Interessante seu cortejo numa liteira, veículo de transporte dos ricos fazendeiros e comerciantes, que em suma eram importantes agentes promotores da festa. A liteira conferia ao próprio santo um ar senhorial, bastante adequado para um festejo aristocrático, promovido sem dúvidas pela classe dominante. E se a crônica relata que os comerciantes contribuíram na escolha desse santo, não deixa de ser intrigante nomearem justo ele, que não é padroeiro dos comerciantes, mas dos militares e das moças casadouras. Santa Lídia é a padroeira dos comerciantes, mas não goza de um milésimo da popularidade de Santo Antônio.

Não se sabe ao certo por qual razão Santo Antônio foi escolhido imperador perpétuo. Tudo fica no campo hipotético. Sua altíssima popularidade mesmo antes de falecer e a sua capacidade oratória extraordinária, devem ter contribuído para a escolha. A grande eloquência catequética, sempre foi considerada inspiração divinal. Essa capacidade do santo lhe valeu o título de “Martelo dos Hereges” (pois em seus sermões combatia firmemente os pecadores) e “Tuba Evangélica” (pela veemência com que pregava a palavra santa).

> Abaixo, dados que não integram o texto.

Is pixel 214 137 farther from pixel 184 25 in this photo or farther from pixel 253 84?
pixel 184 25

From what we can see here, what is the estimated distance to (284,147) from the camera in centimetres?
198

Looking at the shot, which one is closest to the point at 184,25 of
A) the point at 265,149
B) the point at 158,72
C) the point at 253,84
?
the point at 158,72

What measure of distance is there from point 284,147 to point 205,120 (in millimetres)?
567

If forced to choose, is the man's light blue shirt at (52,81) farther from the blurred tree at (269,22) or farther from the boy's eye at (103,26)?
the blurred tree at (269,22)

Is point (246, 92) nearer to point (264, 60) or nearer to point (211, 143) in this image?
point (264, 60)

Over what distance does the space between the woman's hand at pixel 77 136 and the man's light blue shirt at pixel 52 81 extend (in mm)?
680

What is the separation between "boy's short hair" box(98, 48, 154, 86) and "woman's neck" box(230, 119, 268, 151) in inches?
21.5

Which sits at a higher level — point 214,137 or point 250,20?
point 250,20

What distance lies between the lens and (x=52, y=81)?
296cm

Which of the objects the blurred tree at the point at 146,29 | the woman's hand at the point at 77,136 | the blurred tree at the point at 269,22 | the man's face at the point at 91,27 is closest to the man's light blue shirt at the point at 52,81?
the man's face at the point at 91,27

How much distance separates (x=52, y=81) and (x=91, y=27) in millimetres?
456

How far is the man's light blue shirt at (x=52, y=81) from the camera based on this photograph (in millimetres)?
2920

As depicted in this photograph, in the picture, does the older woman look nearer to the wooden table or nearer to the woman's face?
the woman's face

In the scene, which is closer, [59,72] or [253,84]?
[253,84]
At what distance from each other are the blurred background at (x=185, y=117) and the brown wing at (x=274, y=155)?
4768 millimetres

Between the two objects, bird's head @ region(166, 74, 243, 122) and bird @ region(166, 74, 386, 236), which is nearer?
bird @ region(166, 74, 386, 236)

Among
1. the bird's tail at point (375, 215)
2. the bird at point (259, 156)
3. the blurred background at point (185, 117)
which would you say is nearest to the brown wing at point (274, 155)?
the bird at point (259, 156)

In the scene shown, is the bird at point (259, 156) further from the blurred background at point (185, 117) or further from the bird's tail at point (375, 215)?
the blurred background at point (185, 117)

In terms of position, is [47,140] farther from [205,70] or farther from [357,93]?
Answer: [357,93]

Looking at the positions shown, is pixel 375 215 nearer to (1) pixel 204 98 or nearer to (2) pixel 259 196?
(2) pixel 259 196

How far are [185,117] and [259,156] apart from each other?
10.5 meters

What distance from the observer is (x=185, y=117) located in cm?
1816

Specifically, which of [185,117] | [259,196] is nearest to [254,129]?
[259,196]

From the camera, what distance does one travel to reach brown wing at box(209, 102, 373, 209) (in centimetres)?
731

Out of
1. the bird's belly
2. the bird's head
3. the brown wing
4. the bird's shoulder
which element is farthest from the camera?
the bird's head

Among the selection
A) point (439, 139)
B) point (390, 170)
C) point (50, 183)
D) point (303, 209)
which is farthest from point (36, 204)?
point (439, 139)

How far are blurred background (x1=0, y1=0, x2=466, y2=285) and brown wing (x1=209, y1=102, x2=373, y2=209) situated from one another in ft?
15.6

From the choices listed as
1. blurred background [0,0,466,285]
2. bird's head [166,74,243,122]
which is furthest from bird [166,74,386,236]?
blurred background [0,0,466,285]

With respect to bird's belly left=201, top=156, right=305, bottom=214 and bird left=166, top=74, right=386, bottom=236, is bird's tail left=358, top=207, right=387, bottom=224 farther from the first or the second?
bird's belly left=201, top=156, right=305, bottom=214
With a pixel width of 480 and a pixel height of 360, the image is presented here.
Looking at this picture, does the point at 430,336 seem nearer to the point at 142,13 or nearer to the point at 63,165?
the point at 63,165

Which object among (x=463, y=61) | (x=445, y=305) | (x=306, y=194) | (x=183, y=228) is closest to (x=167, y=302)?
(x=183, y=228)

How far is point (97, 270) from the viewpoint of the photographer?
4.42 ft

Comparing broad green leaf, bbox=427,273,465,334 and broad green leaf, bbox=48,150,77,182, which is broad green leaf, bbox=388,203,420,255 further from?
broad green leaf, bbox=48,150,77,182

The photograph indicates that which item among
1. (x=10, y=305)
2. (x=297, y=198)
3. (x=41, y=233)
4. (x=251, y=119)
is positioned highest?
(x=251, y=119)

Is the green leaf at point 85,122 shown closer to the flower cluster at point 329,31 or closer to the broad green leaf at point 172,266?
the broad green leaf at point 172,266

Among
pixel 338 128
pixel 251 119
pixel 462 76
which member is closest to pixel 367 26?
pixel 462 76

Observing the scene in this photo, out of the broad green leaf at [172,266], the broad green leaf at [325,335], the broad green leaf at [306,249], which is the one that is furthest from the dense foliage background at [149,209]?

E um fato em especial pode ter motivado a escolha. Na páscoa do ano 1227, narra o reverendíssimo Padre At, da Congregação do Sagrado Coração, de Toulouse (França)[1], aconteceu o seguinte fato extraordinário, na presença do Papa Gregório IX:

A maravilhosa nave do Espirito Santo, Sto Antonio de Padua, um dos discipulos e companheiros que S. Francisco havia escolhido, e o que elle chamava seu vigario, prégava uma vez perante o Papa e os cardeaes no consistorio, onde se achavam homens de diversas nações, gregos, latinos, francezes, allemães, slavos, inglezes, e de outros varios paizes. Elle foi inflammado pelo Espirito Santo e annunciou a palavra de Deus de um modo tão efficaz, tão devoto, tão penetrante, tão suave, tão claro e intelligente, que todos os presentes, conquanto fossem de linguas diversas, entenderam todas as suas palavras clara e distinctamente como se houvesse falado a lingua de cada um, e ficaram todos estupefactos. Pareceu ver-se renovar o antigo milagre dos Apostolos no tempo do Pentecostes, quando pela virtude do Espirito Santo falavam todas as linguas; e os cardeaes diziam uns para os outros: não veio da Hespanha este que préga? E como, pois entendemos todos na sua lingua a do nosso paiz? O Papa reflexionava como os outros, e, maravilhado pela profundeza desta prégação, exclamou: na verdade, este é a Arca do Testamento, e o thesouro da Santa Escriptura. (grifei seus outros títulos)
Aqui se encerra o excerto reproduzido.